_Information given:_
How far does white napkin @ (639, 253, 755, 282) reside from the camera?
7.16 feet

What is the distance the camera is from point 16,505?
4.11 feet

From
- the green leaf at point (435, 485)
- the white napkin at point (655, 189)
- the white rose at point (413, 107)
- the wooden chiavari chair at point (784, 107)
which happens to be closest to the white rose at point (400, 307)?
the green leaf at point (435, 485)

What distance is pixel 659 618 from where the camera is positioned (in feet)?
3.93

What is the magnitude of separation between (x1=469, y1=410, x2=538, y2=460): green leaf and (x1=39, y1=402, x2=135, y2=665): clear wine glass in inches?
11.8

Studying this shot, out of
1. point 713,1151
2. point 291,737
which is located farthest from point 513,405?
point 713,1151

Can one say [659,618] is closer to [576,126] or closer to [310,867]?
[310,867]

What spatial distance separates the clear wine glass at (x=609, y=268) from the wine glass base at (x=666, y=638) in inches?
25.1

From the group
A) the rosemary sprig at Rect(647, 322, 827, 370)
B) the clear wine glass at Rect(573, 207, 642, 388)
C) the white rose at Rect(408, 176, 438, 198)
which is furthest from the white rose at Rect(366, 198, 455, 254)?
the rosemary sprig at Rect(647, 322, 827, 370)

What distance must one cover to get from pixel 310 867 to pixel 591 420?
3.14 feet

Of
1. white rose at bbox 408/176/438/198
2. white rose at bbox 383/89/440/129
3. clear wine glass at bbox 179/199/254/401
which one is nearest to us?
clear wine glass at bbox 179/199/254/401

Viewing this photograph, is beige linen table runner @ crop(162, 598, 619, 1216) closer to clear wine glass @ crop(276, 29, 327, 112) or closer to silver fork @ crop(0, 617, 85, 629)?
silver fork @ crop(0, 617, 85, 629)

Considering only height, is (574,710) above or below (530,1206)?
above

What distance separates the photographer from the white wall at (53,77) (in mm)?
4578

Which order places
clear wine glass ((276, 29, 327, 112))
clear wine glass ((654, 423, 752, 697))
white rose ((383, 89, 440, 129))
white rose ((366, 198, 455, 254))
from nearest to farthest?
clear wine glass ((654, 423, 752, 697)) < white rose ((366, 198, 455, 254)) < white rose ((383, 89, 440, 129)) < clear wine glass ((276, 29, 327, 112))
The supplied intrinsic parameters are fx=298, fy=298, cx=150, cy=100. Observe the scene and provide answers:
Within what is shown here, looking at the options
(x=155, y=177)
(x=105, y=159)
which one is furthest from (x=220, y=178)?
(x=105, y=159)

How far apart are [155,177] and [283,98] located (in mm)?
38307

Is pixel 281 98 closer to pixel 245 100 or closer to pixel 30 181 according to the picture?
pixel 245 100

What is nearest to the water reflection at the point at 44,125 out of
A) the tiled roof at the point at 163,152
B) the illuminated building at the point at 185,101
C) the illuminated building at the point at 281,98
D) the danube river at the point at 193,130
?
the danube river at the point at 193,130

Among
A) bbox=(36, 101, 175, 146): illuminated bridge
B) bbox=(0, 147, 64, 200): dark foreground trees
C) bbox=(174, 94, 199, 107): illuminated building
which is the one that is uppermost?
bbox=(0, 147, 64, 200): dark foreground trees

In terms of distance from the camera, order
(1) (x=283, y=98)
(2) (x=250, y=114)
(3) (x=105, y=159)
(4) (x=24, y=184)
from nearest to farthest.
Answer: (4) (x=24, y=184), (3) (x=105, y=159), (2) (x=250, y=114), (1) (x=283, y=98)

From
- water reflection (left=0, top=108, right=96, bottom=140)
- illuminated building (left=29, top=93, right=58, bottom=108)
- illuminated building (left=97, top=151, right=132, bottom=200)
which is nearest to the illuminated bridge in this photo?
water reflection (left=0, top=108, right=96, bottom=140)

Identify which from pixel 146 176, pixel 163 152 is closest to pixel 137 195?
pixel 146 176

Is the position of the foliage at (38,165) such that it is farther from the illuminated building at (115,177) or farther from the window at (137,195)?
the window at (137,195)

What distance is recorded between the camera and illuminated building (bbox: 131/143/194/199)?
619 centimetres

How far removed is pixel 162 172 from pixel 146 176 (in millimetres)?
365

_Stated problem:_
List every line of the records above as a numbered list, from the line containing "Considering only height, is" down to the line containing "Answer: (4) (x=24, y=184), (3)", both included, with blank lines left out.

_Task response:_
1. Considering only height, is (574,710) above or below (530,1206)?
2. above
3. What distance separates the photographer from the white wall at (53,77) (in mm)?
4. 4578
5. Which order places
6. clear wine glass ((276, 29, 327, 112))
7. clear wine glass ((654, 423, 752, 697))
8. white rose ((383, 89, 440, 129))
9. white rose ((366, 198, 455, 254))
10. from nearest to farthest?
11. clear wine glass ((654, 423, 752, 697)) < white rose ((366, 198, 455, 254)) < white rose ((383, 89, 440, 129)) < clear wine glass ((276, 29, 327, 112))
12. The supplied intrinsic parameters are fx=298, fy=298, cx=150, cy=100. Observe the scene and provide answers:
13. Within what is shown here, looking at the options
14. (x=155, y=177)
15. (x=105, y=159)
16. which one is furthest from (x=220, y=178)?
17. (x=105, y=159)
18. How far apart are [155,177] and [283,98] located (in mm)?
19. 38307
20. Is pixel 281 98 closer to pixel 245 100 or closer to pixel 30 181 according to the picture?
21. pixel 245 100
22. What is nearest to the water reflection at the point at 44,125 out of
23. A) the tiled roof at the point at 163,152
24. B) the illuminated building at the point at 185,101
25. C) the illuminated building at the point at 281,98
26. D) the danube river at the point at 193,130
27. ?
28. the danube river at the point at 193,130
29. Among
30. A) bbox=(36, 101, 175, 146): illuminated bridge
31. B) bbox=(0, 147, 64, 200): dark foreground trees
32. C) bbox=(174, 94, 199, 107): illuminated building
33. which is the one that is uppermost?
34. bbox=(0, 147, 64, 200): dark foreground trees
35. In terms of distance from the camera, order
36. (1) (x=283, y=98)
37. (2) (x=250, y=114)
38. (3) (x=105, y=159)
39. (4) (x=24, y=184)
40. from nearest to farthest.
41. Answer: (4) (x=24, y=184), (3) (x=105, y=159), (2) (x=250, y=114), (1) (x=283, y=98)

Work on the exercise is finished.